____ Entries
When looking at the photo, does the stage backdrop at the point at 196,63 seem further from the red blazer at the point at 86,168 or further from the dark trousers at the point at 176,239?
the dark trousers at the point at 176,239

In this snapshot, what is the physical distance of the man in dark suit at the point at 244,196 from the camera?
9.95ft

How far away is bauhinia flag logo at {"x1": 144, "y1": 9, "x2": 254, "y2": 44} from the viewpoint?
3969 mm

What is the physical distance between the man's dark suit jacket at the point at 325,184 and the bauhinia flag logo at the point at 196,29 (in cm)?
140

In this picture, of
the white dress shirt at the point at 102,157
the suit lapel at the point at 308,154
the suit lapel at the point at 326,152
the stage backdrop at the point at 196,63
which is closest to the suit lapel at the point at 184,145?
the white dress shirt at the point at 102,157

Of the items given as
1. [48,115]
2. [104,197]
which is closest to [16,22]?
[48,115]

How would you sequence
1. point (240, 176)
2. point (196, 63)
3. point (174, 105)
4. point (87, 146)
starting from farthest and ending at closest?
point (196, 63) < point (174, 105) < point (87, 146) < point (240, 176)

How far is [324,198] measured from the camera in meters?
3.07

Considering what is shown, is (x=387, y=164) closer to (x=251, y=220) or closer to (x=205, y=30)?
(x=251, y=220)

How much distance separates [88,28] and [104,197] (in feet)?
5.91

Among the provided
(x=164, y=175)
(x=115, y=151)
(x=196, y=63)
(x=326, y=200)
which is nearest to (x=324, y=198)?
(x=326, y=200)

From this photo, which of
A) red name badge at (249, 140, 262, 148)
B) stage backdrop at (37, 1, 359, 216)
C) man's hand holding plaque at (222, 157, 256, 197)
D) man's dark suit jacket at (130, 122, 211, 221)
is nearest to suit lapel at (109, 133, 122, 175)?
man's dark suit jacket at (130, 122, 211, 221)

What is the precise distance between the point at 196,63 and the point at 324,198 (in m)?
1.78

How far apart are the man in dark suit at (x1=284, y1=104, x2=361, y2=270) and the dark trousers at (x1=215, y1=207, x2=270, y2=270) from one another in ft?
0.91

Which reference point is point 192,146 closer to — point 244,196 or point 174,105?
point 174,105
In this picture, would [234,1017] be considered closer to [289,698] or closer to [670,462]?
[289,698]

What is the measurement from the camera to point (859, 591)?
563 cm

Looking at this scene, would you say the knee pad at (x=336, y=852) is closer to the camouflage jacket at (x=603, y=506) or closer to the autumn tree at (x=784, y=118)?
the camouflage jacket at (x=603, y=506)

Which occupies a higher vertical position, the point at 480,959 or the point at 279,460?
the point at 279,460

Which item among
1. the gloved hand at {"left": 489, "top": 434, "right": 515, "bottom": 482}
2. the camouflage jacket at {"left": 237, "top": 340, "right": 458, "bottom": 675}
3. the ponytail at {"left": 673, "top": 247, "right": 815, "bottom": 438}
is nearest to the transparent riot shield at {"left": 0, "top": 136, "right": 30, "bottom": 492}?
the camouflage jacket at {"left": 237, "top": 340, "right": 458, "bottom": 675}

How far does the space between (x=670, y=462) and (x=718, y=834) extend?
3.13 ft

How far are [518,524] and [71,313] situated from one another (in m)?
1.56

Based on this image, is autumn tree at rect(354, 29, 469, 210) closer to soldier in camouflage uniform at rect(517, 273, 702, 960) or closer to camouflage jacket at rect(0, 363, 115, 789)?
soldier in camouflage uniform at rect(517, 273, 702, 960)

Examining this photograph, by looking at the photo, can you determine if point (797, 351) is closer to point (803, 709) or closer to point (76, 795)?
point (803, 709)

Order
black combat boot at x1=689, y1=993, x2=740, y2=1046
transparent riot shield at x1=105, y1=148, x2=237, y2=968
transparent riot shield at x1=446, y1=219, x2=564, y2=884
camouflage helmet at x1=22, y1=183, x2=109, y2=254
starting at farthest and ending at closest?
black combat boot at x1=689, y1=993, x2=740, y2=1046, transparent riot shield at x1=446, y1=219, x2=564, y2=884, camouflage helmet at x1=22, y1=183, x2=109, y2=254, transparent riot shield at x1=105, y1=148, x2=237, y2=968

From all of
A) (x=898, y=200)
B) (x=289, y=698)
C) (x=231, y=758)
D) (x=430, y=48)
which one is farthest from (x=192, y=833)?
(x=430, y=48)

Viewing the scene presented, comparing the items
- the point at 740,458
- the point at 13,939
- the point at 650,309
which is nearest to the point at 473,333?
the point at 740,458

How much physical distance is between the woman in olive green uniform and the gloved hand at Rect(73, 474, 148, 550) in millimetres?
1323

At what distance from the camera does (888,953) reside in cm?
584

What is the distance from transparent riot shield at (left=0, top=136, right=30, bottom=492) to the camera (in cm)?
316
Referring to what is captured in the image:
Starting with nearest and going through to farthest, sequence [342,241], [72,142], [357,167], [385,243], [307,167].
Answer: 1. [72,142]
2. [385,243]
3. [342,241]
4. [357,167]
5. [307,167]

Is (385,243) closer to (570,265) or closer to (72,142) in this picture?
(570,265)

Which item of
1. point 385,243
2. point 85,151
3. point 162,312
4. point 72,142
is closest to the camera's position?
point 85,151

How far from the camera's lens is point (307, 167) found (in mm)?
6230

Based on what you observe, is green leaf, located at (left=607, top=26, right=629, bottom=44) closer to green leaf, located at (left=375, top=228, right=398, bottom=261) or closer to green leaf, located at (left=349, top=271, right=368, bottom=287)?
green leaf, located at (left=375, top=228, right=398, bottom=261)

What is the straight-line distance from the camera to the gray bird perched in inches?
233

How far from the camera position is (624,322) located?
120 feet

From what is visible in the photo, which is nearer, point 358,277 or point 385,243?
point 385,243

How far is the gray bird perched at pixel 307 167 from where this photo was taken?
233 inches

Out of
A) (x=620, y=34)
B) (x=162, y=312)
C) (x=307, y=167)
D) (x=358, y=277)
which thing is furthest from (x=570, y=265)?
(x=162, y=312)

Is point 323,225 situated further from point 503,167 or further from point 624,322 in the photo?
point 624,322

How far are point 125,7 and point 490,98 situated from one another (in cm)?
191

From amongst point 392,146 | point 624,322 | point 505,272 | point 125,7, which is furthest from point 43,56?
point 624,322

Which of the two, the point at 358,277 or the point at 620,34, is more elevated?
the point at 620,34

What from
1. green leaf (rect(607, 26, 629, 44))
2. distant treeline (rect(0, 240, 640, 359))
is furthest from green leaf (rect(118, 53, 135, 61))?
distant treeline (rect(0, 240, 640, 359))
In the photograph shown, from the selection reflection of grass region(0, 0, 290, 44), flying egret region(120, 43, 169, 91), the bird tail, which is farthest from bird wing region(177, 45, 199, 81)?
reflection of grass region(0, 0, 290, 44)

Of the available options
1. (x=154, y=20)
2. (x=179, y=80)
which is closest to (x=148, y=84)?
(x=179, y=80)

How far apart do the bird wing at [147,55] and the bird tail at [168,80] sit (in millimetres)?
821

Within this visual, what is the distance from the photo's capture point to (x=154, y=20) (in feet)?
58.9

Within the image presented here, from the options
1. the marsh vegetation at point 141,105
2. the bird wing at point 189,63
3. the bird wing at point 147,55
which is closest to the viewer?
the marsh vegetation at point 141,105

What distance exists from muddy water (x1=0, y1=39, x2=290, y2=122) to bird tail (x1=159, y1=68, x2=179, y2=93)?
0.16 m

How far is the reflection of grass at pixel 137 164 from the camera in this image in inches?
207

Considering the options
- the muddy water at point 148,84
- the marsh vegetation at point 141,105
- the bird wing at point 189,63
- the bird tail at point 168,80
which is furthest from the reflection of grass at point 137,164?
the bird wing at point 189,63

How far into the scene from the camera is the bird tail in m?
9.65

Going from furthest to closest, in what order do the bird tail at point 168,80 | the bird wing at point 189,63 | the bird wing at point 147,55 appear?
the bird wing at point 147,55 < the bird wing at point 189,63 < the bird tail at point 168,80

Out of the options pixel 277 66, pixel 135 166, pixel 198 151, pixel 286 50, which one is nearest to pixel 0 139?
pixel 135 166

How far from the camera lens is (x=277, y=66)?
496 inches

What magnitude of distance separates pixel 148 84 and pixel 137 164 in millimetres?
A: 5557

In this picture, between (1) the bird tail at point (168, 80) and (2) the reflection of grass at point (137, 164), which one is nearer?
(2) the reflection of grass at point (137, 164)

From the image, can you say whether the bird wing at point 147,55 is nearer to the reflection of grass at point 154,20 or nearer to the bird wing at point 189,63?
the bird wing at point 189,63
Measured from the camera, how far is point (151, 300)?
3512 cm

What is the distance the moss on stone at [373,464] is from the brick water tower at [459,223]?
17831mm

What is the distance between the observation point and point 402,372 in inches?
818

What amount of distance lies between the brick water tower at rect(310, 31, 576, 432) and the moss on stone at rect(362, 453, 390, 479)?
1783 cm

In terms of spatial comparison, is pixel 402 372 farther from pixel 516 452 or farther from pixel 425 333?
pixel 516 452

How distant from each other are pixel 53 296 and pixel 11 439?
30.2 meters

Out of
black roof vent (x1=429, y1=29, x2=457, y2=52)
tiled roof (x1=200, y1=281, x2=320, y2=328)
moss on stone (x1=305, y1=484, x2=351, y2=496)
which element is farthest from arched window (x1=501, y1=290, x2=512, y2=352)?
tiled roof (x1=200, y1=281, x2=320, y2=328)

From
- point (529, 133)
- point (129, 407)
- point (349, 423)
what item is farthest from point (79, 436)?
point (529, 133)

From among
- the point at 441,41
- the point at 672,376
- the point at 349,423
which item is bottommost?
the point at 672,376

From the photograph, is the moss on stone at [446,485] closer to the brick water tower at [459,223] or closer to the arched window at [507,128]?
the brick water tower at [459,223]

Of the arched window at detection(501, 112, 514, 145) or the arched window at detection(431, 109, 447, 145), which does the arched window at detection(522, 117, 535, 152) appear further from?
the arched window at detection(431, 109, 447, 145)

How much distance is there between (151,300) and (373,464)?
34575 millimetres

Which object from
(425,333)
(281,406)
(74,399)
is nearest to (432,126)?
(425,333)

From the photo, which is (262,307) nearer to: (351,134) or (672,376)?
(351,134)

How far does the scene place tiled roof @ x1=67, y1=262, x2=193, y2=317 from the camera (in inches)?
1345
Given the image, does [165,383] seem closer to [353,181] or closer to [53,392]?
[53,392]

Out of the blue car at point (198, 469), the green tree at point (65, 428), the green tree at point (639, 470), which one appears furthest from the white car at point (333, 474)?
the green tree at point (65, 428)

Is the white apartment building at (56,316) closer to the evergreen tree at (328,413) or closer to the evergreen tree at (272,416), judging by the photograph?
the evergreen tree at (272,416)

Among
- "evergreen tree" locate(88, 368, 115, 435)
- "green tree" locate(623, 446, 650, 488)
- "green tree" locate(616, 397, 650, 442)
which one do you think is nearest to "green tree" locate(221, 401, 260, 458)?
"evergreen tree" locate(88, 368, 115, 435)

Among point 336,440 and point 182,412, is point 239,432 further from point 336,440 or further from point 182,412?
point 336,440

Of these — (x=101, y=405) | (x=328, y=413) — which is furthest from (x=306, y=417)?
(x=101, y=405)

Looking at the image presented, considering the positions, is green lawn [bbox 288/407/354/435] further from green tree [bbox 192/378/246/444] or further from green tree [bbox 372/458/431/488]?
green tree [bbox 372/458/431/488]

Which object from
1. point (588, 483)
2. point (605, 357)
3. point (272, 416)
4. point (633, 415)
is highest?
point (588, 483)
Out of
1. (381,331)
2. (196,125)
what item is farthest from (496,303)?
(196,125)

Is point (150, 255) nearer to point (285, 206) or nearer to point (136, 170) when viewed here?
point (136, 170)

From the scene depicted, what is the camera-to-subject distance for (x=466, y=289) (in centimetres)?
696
________
▶ [Task objective] Only the lines from the one containing "Is the white" through the end of the material should be reproduced, exactly, with both ends included.

▶ [Output below]
Is the white apartment building at (56,316) closer to the evergreen tree at (328,413) or closer to the evergreen tree at (272,416), judging by the photograph?
the evergreen tree at (272,416)

Among
- "evergreen tree" locate(88, 368, 115, 435)
- "green tree" locate(623, 446, 650, 488)
- "green tree" locate(616, 397, 650, 442)
which one do you think is nearest to "green tree" locate(221, 401, 260, 458)?
"evergreen tree" locate(88, 368, 115, 435)

Among point 336,440 and point 182,412, is point 239,432 further from point 336,440 or further from point 182,412?
point 336,440

Of these — (x=101, y=405) | (x=328, y=413) — which is furthest from (x=306, y=417)?
(x=101, y=405)

Looking at the image presented, considering the positions, is green lawn [bbox 288/407/354/435] further from green tree [bbox 192/378/246/444] or further from green tree [bbox 372/458/431/488]?
green tree [bbox 372/458/431/488]

Which object from
1. point (588, 483)
2. point (605, 357)
3. point (272, 416)
4. point (633, 415)
is highest?
point (588, 483)
Out of
1. (381,331)
2. (196,125)
what item is farthest from (496,303)?
(196,125)

Is point (150, 255) nearer to point (285, 206) or nearer to point (136, 170) when viewed here?
point (136, 170)

From the scene depicted, what is the camera-to-subject distance for (x=466, y=289) (in centimetres)?
696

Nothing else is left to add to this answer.